Concept

Jean Goss

Jean Goss (Caluire in France November 20, 1912 - Paris April 3, 1991) was a French nonviolent activist. The son of an opera baritone who lost his voice during the First World War, Jean Goss was forced to work beginning at the age of 12 in Paris, before being hired by a French railway Company in 1937. At 15, he joined a trade union. Mobilized in 1939, he participated in the Second World War. In June 1940, the night before his surrender to the German Army in Lille, he lived an overwhelming experience of God's love for him and for the whole of humanity. It would be the beginning of a lifelong commitment.
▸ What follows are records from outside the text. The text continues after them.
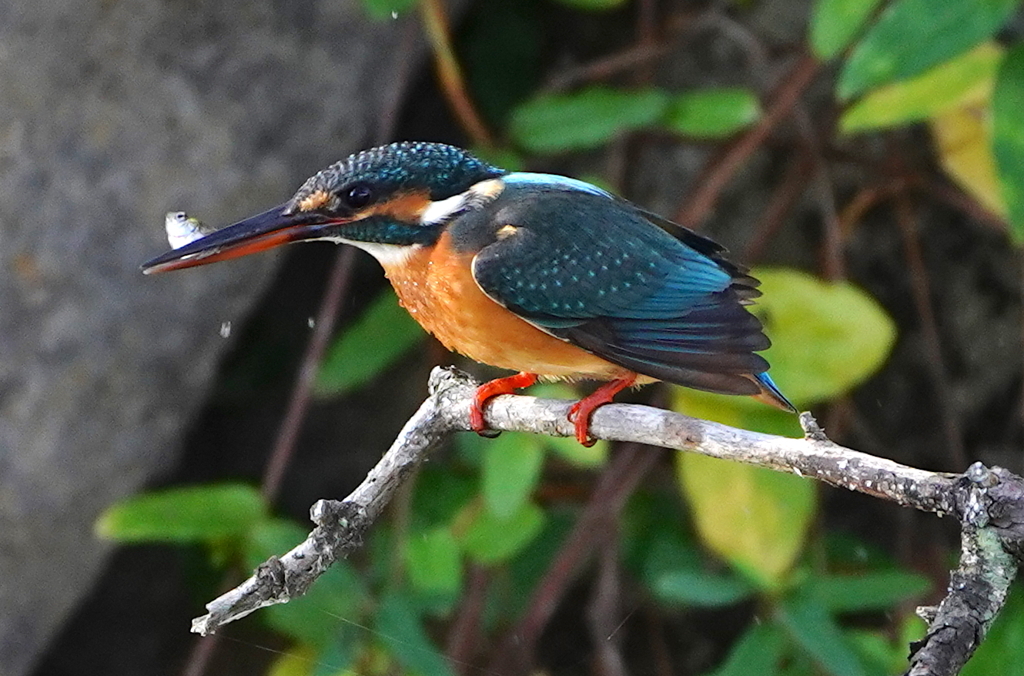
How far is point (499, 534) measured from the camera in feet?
7.98

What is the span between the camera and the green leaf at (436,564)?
228 centimetres

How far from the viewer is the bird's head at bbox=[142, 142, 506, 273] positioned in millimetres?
1678

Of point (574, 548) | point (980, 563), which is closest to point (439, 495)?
point (574, 548)

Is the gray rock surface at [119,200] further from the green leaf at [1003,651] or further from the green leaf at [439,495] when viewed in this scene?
the green leaf at [1003,651]

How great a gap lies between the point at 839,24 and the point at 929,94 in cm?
32

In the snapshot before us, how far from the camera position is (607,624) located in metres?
2.71

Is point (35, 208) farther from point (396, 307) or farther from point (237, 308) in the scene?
point (396, 307)

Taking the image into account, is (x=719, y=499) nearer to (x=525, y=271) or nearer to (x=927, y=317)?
(x=927, y=317)

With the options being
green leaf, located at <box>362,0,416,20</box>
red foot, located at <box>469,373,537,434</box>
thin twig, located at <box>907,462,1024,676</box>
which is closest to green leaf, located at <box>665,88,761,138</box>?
green leaf, located at <box>362,0,416,20</box>

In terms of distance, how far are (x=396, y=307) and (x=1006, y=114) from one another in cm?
122

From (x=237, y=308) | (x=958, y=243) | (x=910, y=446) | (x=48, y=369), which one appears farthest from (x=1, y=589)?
(x=958, y=243)

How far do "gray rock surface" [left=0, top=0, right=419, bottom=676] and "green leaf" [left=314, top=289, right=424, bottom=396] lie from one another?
0.91 feet

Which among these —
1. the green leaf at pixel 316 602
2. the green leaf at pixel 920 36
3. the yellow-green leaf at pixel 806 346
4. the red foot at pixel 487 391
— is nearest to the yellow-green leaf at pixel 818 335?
the yellow-green leaf at pixel 806 346

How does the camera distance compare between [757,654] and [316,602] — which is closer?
[757,654]
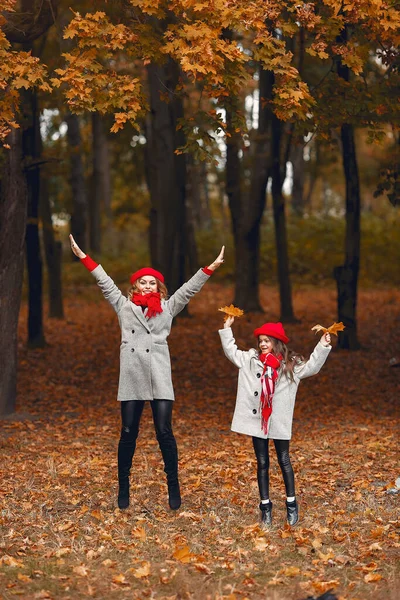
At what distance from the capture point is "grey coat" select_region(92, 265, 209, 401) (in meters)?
7.80

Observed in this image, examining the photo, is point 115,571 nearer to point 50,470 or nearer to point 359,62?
point 50,470

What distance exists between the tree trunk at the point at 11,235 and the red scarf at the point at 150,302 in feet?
17.6

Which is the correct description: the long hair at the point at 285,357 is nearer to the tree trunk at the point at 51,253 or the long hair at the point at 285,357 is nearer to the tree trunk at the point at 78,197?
the tree trunk at the point at 51,253

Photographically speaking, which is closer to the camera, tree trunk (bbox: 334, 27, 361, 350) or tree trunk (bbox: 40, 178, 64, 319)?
tree trunk (bbox: 334, 27, 361, 350)

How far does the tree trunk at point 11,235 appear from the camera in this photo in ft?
41.7

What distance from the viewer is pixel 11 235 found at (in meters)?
12.7

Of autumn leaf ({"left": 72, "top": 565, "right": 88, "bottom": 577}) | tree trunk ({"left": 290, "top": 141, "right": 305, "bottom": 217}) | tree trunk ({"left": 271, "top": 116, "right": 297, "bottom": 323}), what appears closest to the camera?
autumn leaf ({"left": 72, "top": 565, "right": 88, "bottom": 577})

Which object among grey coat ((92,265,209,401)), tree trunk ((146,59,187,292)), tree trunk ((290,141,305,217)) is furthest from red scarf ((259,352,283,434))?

As a war prisoner in German camps until 1945, he was sentenced to death but saved by a German officer who was moved by his testimony. At the end of the war, he was looking for clergymen in the Roman Catholic Church convinced of the absolute respect of Human life. In 1950, he forced the entrance of the Holy Office in Rome to meet Cardinal Alfredo Ottaviani. In 1948, he met the International Fellowship of Reconciliation in France and sent back to the French Ministry his military papers and his war medals in support of the conscientious objectors. Living in Arcueil, a city of Paris' suburb, he was active in social movements for housing and also in the railway trade unions. He was one of the leader of the 1953 strikes. He participated in several peace meetings in East Europe (Budapest 1953, Warsaw 1956, Moscow 1957, Prague 1958). In 1958, he married Hildegard Mayr. They have got two children, Etienne and Myriam. His life with Hildegard was committed to promote Christian active nonviolence. They were in Rome during the Council Vatican II lobbying for the recognition of the conscientious objection by the Roman Catholic Church. In the 1960s and 1970s, they lived for sometime in Brazil (1964–1965) and in Mexico (1970–1971). They co-organized two continental conferences on non-violence (Montevideo 1966, Medellín 1974), from which was born the SERPAJ (Servizio Paz y Justizia). Its first coordinator was Adolfo Pérez Esquivel, who received the Nobel Peace Prize in 1980.